Page.
# Cheap Cabinets



## KJWoodworking (Feb 15, 2008)

Check out these cabinets I made using plywood and mdf. I made all the cabinets and my wife did a faux paint job on them to make them look like Tuscan finish ones at lowes. 














I still have to install an oak floor.










I made the new oven hood so it would house the old standard hood. I had to do a little wiring and move the switches to a new location.


----------



## johnjf0622 (Feb 8, 2008)

Kirk
Looks good. Good work. Just a question or two. What is MDF and what is Ply on the cabinets. Are the door fronts regular stock on the rail and stiles and raised panels? 

John


----------



## RLHERRON (May 15, 2008)

I may be wrong, but this looks like EXCELLANT 20/20 work. Very good job


----------



## KJWoodworking (Feb 15, 2008)

Hi John, the cabinets at Lowe's were maple with a glaze. 

I couldn't see spending all that money for something that could be painted and glazed that would give me a very closely matched cabinet.

I used 4'x8' sheets of cabinet grade plywood for the cabinet sides, shelves, cabinet fronts, and the rails and stiles around the mdf raised panel centers on the doors.

Dataset.

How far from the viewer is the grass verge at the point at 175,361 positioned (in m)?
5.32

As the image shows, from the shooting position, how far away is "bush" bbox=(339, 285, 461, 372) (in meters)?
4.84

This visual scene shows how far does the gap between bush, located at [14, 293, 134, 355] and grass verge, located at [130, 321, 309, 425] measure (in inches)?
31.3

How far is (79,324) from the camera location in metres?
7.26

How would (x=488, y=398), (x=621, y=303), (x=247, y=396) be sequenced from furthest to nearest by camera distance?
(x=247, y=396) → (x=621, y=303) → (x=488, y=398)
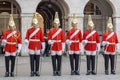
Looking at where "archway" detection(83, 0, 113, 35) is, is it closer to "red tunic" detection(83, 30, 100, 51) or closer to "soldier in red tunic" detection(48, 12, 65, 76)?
"red tunic" detection(83, 30, 100, 51)

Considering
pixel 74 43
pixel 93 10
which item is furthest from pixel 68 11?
pixel 74 43

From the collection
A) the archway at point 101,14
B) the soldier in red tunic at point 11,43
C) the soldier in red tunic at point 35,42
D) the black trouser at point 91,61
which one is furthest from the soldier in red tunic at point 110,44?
the archway at point 101,14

Written problem 1.
Answer from the cabinet thread:
(a) What did the poster's wife do to the cabinets?
(b) Why was the new oven hood built the way it was?
(c) What were the Lowe's cabinets made of?
Written problem 2. Extend the cabinet thread past its last sentence.
The data is separate from the cabinet thread and unrelated to it.

Expected answer 1.
(a) She did a faux paint job on them so they would look like the Tuscan finish cabinets at Lowe's.
(b) So it would house the old standard hood.
(c) Maple with a glaze.

Expected answer 2.
Thanks RLHERRON, it turned out ok. You realy have to look hard to see that plywood was used for the rails and sliles.


----------



## johnjf0622 (Feb 8, 2008)

Kirk
It does look good you did a good job on them, doesn't look like what you used at all .


----------



## LoggN (Aug 3, 2008)

very nice work!! creative touch with that finnish.


----------



## red (Sep 30, 2008)

Looks good. Red


----------



## J.Tizzle (Oct 6, 2008)

Hey, those look great! It looks like you GOT them at Lowes. I never woulda thought to use MDF for the panels but you did. Yeah!


----------



## jdixon (Nov 21, 2007)

Kirk, that is awesome. You did a great job and I'm sure saved a ton of money too, although by looking at it you'd never know!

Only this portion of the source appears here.